Pendidikan agama Islam merupakan pendidikan yang sangat penting bagi semua manusia. Pendidikan agama Islam dilakukan pendidik terhadap anak didik untuk pengenalan tentang ajaran-ajaran Islam agar nantinya setelah selesai dari pendidikan itu ia dapat memahami, menghayati, dan mengamalkan ajaran-ajaran agama yang telah diyakininya secara menyeluruh, serta menjadilkan ajaran agama Islam sebagai suatu pandangaan hidupnya.

Pendidikan agama sebagai salah satu aspek dasar daripada pendidikan nasional Indonesia yang harus mampu mamberikan makna dari hakikat pembangunan nasional. Dengan demikian strategi pendidikan agama disemua lingkungan pendidikan tidak saja bertugas memotivasi kehidupan, malainkan mampu menginternalisasikannya nilai-nilai dasar yang bersifat absolut dari Tuhan ke dalam pribadi manusia sehingga menjadi sosok pribadi yang utuh dan mampu menjadi filter dan selektor sekaligus penangkal tehadap segala dampak negatif dari dalam proses maupun dari luar proses pembangunan nasional.[7]

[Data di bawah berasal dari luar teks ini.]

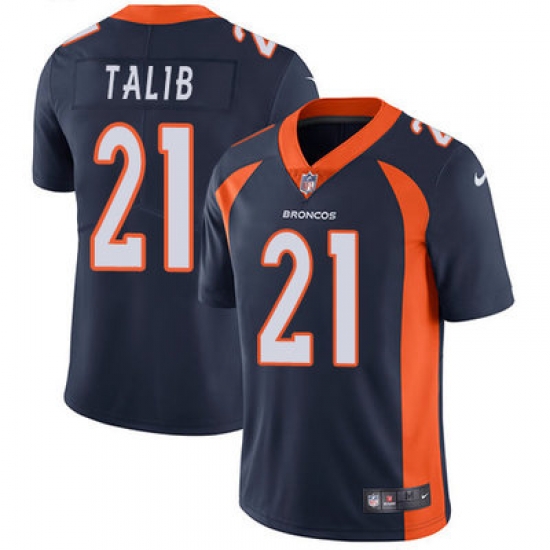 Nike Broncos #21 Aqib Talib Blue Alternate Youth Stitched NFL Vapor Untouchable Limited Jersey Nike Broncos #21 Aqib Talib Blue Alternate Youth Stitched NFL Vapor Untouchable Limited Jersey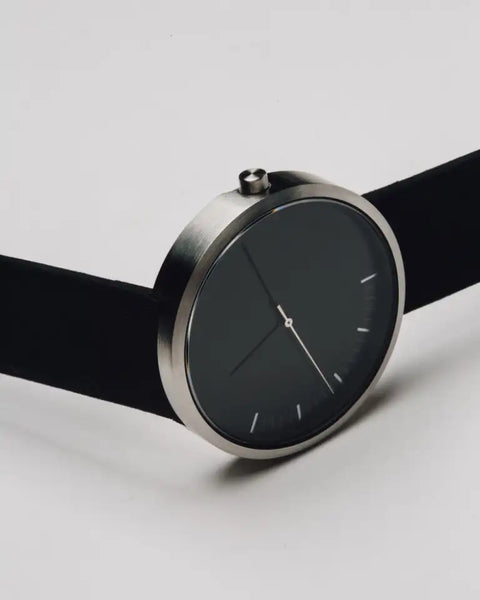 Hand brushed finish.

Pendidikan Agama Islam juga memiliki banyak fungsi diantaranya:

1.      Sebagai penanaman ilmu kepada peserta didik, agar mereka tahu mana yang baik dan mana yang buruk, mana yang boleh dilakukan dan tidak boleh dilakukan.

2.      Sebagai pencegah, Pendidikan Agama Islam diajarkan tidak lain berfungsi sebagai pencegah perilaku siswa agar tidak melenceng kedalam hal-hal yang negatif.

3.      Sebagai perbaikan, dengan mempelajari Pendidikan Agama Islam diharapkan nantinya siswa dapat merubah sikapnya dari yang buruk menjadi lebih baik lagi.

4.      Sebagai pengarah, Pendidikan Agama berfungsi sebagai pengarah tingkah laku manusia agar senantiasa berbuat di jalan Allah swt.



[1]Nurhayati Djamas. Dinamika Pendidikan Islam di Indonesia Pasca Kemerdekaan.(cet.Jakarta: PT RajaGrafindo Persada, 2009) h.120.

[2]Haidar Putra Dulay, Sejarah Pertumbuhan dan Pembaruan Pendidikan Islam di Indonesia, (Jakarta : Kencana, 2009), hal. 159-160.

[3]Ramayulis, Metodologi Pengajaran Agama Islam, (Jakarta : Kalam Mulia, 1990), hal. 12-13.

[4]Arifin, Kapita Selekta Pendidikan Umum dan Agama, (Semarang: Toha Putra,1986), h. 54.

 

[5]Nanang Budianto, Jurnal Pengembangan Sistem Pendidikan Agama Islam Pada Perguruan Tinggi Umum, (Vol 7, Nomor 1: Maret, 2016), h.99-102.

[6]Ramayulis, Ilmu Pendidikan Islam (Jakarta: Kalam Mulia, 2011), h.17.

[7]Muzayyim Arifin, Kapita Selekta Pendidikan Islam (Jakarta:Bumi Karsa, 2003), h.140.